Eighteen is the number of games Hofstra’s won through April 25, nine of which have come against CAA competition. That’s good for third in the conference standings with a little more than a month to go in the regular season. 

Catcher Kevin Bruggeman said “this is one of the better starts for us,” and that’s no exaggeration. The Pride’s have already surpassed their win total for all of 2021, and they have come out significantly stronger than the 4-10 start before COVID-19 ended the 2020 campaign. 

Given Hofstra last finished with a record better than .500 a decade ago, going 34-22 in 2012, one can at least understand why the preseason poll tabbed the Pride for the cellar. 

But that doesn’t mean this team was going to let past results dictate future performance. 

“We kind of took it personally,” said Bruggeman, who has been one of the catalysts behind Hofstra’s breakout performance. 

“People don’t really expect much because we haven’t been great [in past years].” 

What preseason expectations did not account for, Bruggeman noted, was the impact a new coaching staff would have on the Pride. 

Frank Catalanotto came to Hofstra from New York Tech, where he coached the Bears to the 2019 Div. II College World Series. 

The pandemic forced the hiatus of all sports at New York Tech ahead of the 2020-21 academic year. 

“We had no idea,” Catalanotto told Newsday in 2020. 

“The announcement completely blindsided everyone ... The coaches and players should have been told sooner and given the opportunity to figure out what they wanted to do with their careers. This is way too late in the process.” 

After a season without a head-coaching position, Catalanotto is making up for lost time with his guidance of the Pride. He arrived with his staff at the beginning of this academic year, and long before the team ever took the field, began emphasizing the approach Bruggeman credited for Hofstra’s play. 

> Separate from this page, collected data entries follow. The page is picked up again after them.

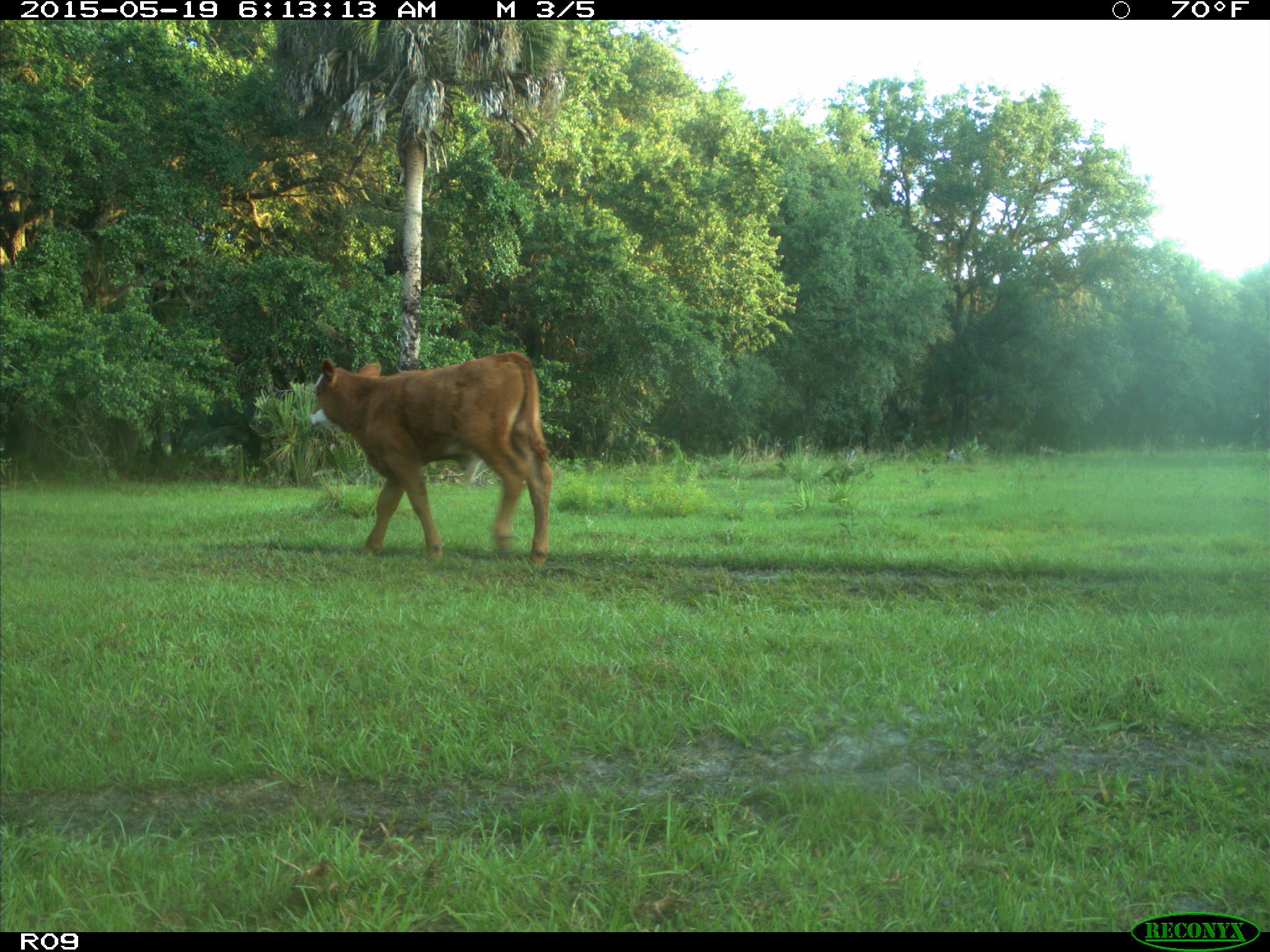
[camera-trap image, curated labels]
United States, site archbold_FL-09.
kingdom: Animalia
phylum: Chordata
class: Mammalia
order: Artiodactyla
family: Bovidae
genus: Bos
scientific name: Bos taurus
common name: domestic cow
Bos taurus (domestic cow).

“From the first day we stepped on campus, we had a meeting and their biggest message was that ‘everything matters,’” Bruggeman said. 

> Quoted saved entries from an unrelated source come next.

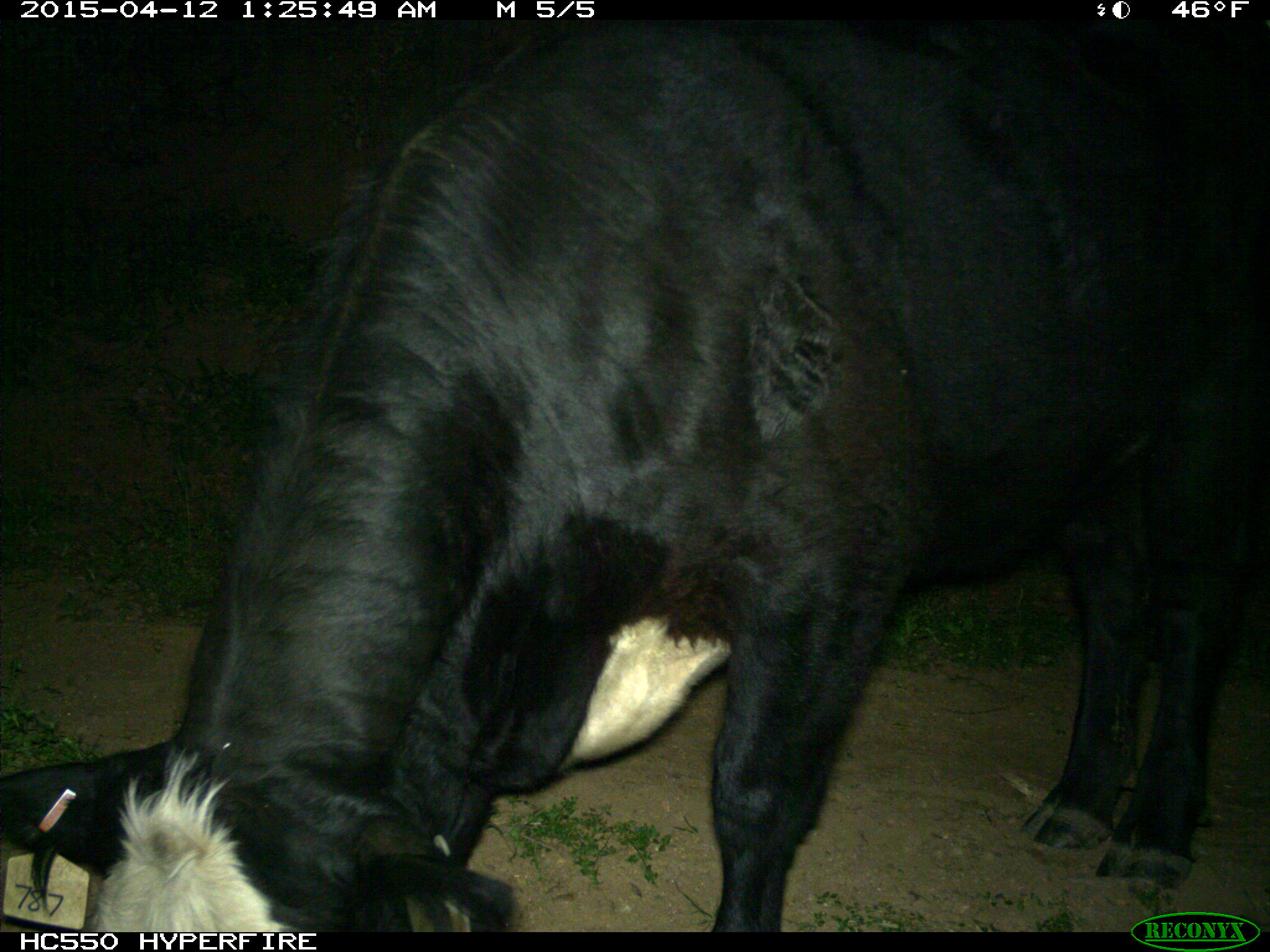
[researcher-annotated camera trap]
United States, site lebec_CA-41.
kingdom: Animalia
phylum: Chordata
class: Mammalia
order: Artiodactyla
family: Bovidae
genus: Bos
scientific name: Bos taurus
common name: domestic cow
Bos taurus (domestic cow).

“Everybody bought into that mentality that whatever you’re doing, whether it’s classroom, practice, extra hitting with no coaches, really put your full effort into it.”

Full effort into preparation translates into full team contributions on game days. Hofstra’s has its standouts, including Bruggeman with a .301 batting average and team-high-matching 22 RBI, tied with Brian Morrell. Morrell, meanwhile, has set the pace with an average of .322 and OPS of .920. 

The Pride have also seen contributions from Anthony D’Onofrio and Ryan Morash, each of whom have seven stolen bases, and Will Kennedy has come on strong through the month of April. 

After missing more than a month, Kennedy helped Hofstra end Delaware’s nine-game winning streak and sealed the series win with a 2-for-2 performance in the rubber game. 

Bruggeman delivered on his own monster game recently in a Pride win, too, hitting for the two most difficult legs of the cycle with a homer and triple in a 9-3 defeat of Fairfield on April 19. While the defeat of the Stags doesn’t impact Hofstra’s pursuit of a CAA championship, the strong showing in a midweek, non-conference tilt shows strides in an area that Bruggeman said had been a weakness for the team. 

It marked the Pride’s first midweek win since beating Manhattan on March 18. 

Stacking up more midweek victories will push Hofstra to a plus-.500 finish, should it continue to flourish in the CAA as it has.